The United states finally withdrew its bid to host the 2018 World Cup finals yesterday, a move which could have positive ramifications for England's chances of hosting the tournament.

The US decision means the 2018 tournament will now definitely go to Europe with Russia, and joint bids from Spain/Portugal and Belgium/Netherlands the other contenders. Under Fifa statutes no continent can host successive finals so the FA, and the other European candidates, immediately withdrew from the 2022 race. That left Australia, Japan, South Korea, Qatar and the US in contention. Both decisions will be made in Zurich on 2 December.

The significance for England of the US move is the impact it may have on the voting. The FA has targeted the three votes possessed by the Concacaf (North and Central America and the Caribbean) members of the 24-man Fifa Executive Committee, which selects the hosts. The FA's efforts have extended to sending an England team, the then Prime Minister Gordon Brown, and, last month, David Beckham, to Trinidad to cultivate the controversial Jack Warner.

The FA is optimistic that Concacaf will vote for England's bid, but knew Concacaf would do so only after the US was eliminated. So tight is the contest England, without those three votes, could have been eliminated before the US.

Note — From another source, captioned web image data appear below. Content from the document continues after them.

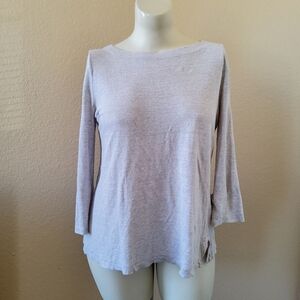 Eileen Fisher Striped Organic Linen Top Size L White Grey 3/4 Sleeve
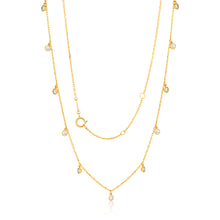 Load image into Gallery viewer, 9ct Yellow Gold Chain with 11 Cubic Zirconias with Adjustable 38-40cm Length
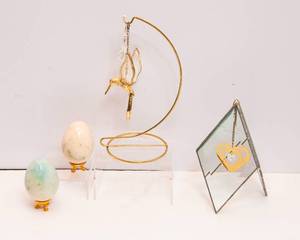 lot 302 image: Two Sun Catchers and Two Stone Eggs on Stands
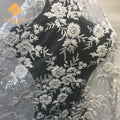 3D Beaded Lace Fabric Embroidery Tulle Mesh Fabric for Wedding Dress Bridal Veils Lace Tulle Embroidered Tulle Fabric
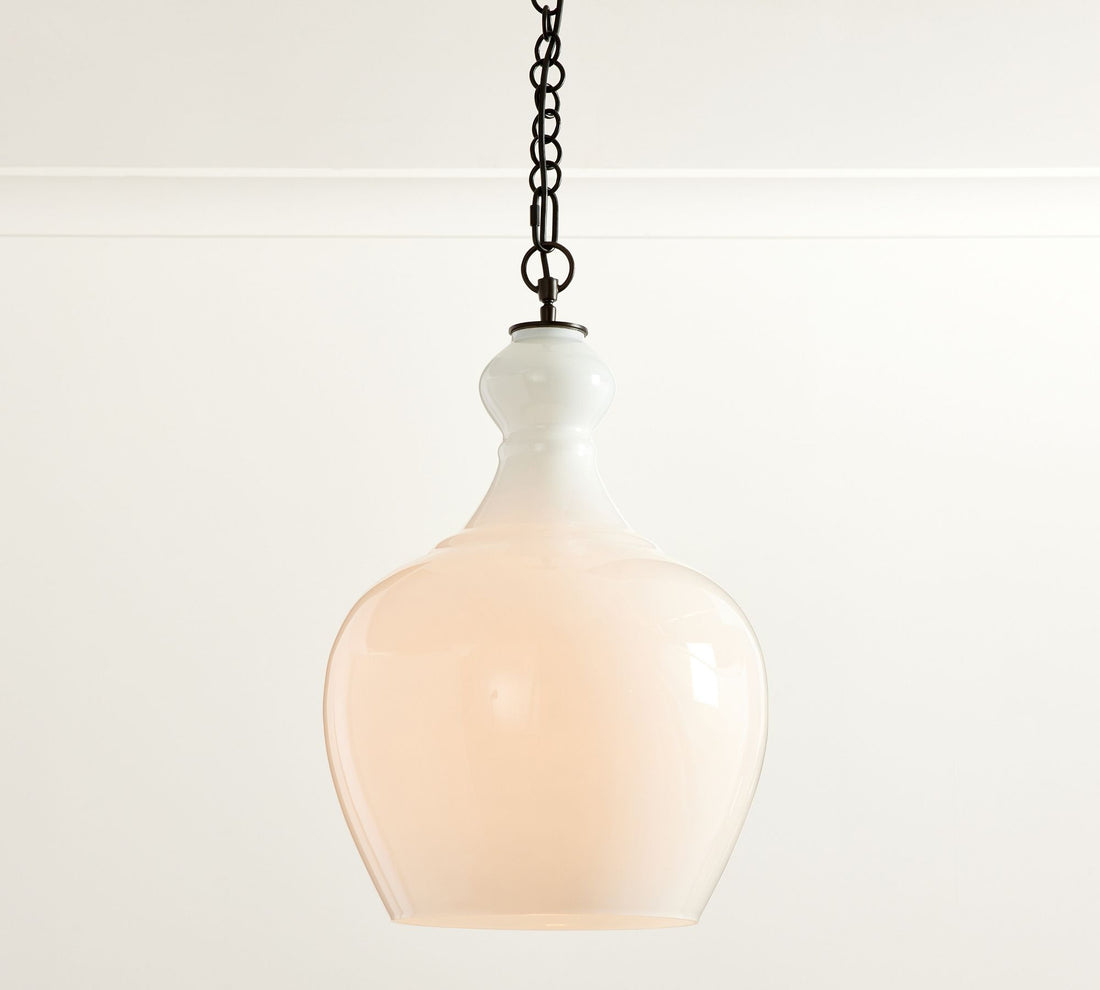 Suspension en verre Lawson – Verre recyclé et laiteux avec accents bronze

The glad-handing continued yesterday with Prime Minister David Cameron, who met the Fifa President, Sepp Blatter, earlier this week, welcoming Kamla Persad-Bissessar, his counterpart in Trinidad & Tobago, to Downing Street. Warner is a member of Persad-Bissessar's cabinet.

The US will now be considered favourites for 2022, in part because China is hinting at bidding in 2026, and Fifa is thought to welcome the prospect. For China to be eligible the 2022 tournament would have to be staged outside Asia, which will happen only if the US wins (Australia are now members of the Asian confederation).

Fifa will decide the voting procedure at its executive committee meeting on 28-29 October.